_Source material_.
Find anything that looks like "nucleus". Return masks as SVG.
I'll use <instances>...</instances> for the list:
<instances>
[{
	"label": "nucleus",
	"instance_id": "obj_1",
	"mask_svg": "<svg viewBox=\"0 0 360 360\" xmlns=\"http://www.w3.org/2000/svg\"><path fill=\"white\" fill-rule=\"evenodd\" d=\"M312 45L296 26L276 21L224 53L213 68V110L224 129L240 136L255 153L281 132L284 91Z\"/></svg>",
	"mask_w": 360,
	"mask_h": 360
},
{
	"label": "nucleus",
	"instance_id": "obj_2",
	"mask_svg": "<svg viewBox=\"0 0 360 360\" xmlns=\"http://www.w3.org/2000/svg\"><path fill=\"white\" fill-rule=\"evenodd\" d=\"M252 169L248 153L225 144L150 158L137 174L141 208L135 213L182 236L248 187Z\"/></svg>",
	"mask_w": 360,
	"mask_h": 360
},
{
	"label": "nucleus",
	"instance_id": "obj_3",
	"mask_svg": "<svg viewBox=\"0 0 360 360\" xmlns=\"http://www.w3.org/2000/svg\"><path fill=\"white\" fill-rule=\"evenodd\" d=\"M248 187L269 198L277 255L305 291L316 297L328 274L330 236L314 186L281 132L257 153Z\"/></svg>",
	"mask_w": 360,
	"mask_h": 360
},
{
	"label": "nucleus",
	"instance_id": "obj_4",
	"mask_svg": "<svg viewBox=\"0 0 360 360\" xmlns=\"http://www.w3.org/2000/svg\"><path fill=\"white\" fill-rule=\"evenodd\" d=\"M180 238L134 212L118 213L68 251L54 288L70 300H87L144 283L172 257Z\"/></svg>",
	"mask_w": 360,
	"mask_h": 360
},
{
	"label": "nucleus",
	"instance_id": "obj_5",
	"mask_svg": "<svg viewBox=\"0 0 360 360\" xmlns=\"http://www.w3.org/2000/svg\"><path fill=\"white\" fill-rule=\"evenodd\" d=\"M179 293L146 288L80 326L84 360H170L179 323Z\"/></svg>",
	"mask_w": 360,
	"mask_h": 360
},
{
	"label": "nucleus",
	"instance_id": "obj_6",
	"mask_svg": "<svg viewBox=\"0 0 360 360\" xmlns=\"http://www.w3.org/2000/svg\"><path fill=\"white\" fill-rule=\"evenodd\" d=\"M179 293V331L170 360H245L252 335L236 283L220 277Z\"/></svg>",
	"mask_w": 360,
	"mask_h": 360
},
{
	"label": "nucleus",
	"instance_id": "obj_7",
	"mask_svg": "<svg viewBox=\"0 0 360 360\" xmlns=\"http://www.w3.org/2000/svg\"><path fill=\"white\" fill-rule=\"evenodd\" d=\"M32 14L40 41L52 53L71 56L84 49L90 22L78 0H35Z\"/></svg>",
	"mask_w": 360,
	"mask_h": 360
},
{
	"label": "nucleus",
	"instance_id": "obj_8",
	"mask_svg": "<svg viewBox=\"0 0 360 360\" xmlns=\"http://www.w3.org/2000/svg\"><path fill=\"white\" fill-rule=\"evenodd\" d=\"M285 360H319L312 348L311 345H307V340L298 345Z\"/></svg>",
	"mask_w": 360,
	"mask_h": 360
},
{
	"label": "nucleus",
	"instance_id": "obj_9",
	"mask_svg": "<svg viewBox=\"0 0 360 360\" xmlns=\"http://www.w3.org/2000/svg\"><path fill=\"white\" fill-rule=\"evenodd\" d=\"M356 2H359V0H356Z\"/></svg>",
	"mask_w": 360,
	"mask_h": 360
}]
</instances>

_Stated problem_. Lay out the entries as a JSON list of strings, one per line with blank lines skipped. Begin at the first line of the entries and stop after the line containing "293V331L170 360H245L252 335L236".

_Answer to the problem_.
[
  "Find anything that looks like \"nucleus\". Return masks as SVG.",
  "I'll use <instances>...</instances> for the list:",
  "<instances>",
  "[{",
  "\t\"label\": \"nucleus\",",
  "\t\"instance_id\": \"obj_1\",",
  "\t\"mask_svg\": \"<svg viewBox=\\\"0 0 360 360\\\" xmlns=\\\"http://www.w3.org/2000/svg\\\"><path fill=\\\"white\\\" fill-rule=\\\"evenodd\\\" d=\\\"M312 45L296 26L276 21L224 53L213 68V110L224 129L240 136L255 153L281 132L284 91Z\\\"/></svg>\",",
  "\t\"mask_w\": 360,",
  "\t\"mask_h\": 360",
  "},",
  "{",
  "\t\"label\": \"nucleus\",",
  "\t\"instance_id\": \"obj_2\",",
  "\t\"mask_svg\": \"<svg viewBox=\\\"0 0 360 360\\\" xmlns=\\\"http://www.w3.org/2000/svg\\\"><path fill=\\\"white\\\" fill-rule=\\\"evenodd\\\" d=\\\"M252 169L248 153L225 144L150 158L137 174L141 208L135 213L182 236L248 187Z\\\"/></svg>\",",
  "\t\"mask_w\": 360,",
  "\t\"mask_h\": 360",
  "},",
  "{",
  "\t\"label\": \"nucleus\",",
  "\t\"instance_id\": \"obj_3\",",
  "\t\"mask_svg\": \"<svg viewBox=\\\"0 0 360 360\\\" xmlns=\\\"http://www.w3.org/2000/svg\\\"><path fill=\\\"white\\\" fill-rule=\\\"evenodd\\\" d=\\\"M248 187L269 198L277 255L305 291L316 297L328 274L330 236L314 186L281 132L257 153Z\\\"/></svg>\",",
  "\t\"mask_w\": 360,",
  "\t\"mask_h\": 360",
  "},",
  "{",
  "\t\"label\": \"nucleus\",",
  "\t\"instance_id\": \"obj_4\",",
  "\t\"mask_svg\": \"<svg viewBox=\\\"0 0 360 360\\\" xmlns=\\\"http://www.w3.org/2000/svg\\\"><path fill=\\\"white\\\" fill-rule=\\\"evenodd\\\" d=\\\"M180 238L134 212L118 213L68 251L54 288L70 300H87L144 283L172 257Z\\\"/></svg>\",",
  "\t\"mask_w\": 360,",
  "\t\"mask_h\": 360",
  "},",
  "{",
  "\t\"label\": \"nucleus\",",
  "\t\"instance_id\": \"obj_5\",",
  "\t\"mask_svg\": \"<svg viewBox=\\\"0 0 360 360\\\" xmlns=\\\"http://www.w3.org/2000/svg\\\"><path fill=\\\"white\\\" fill-rule=\\\"evenodd\\\" d=\\\"M179 293L146 288L80 326L84 360H170L179 323Z\\\"/></svg>\",",
  "\t\"mask_w\": 360,",
  "\t\"mask_h\": 360",
  "},",
  "{",
  "\t\"label\": \"nucleus\",",
  "\t\"instance_id\": \"obj_6\",",
  "\t\"mask_svg\": \"<svg viewBox=\\\"0 0 360 360\\\" xmlns=\\\"http://www.w3.org/2000/svg\\\"><path fill=\\\"white\\\" fill-rule=\\\"evenodd\\\" d=\\\"M179 293V331L170 360H245L252 335L236 283L220 277Z\\\"/></svg>\","
]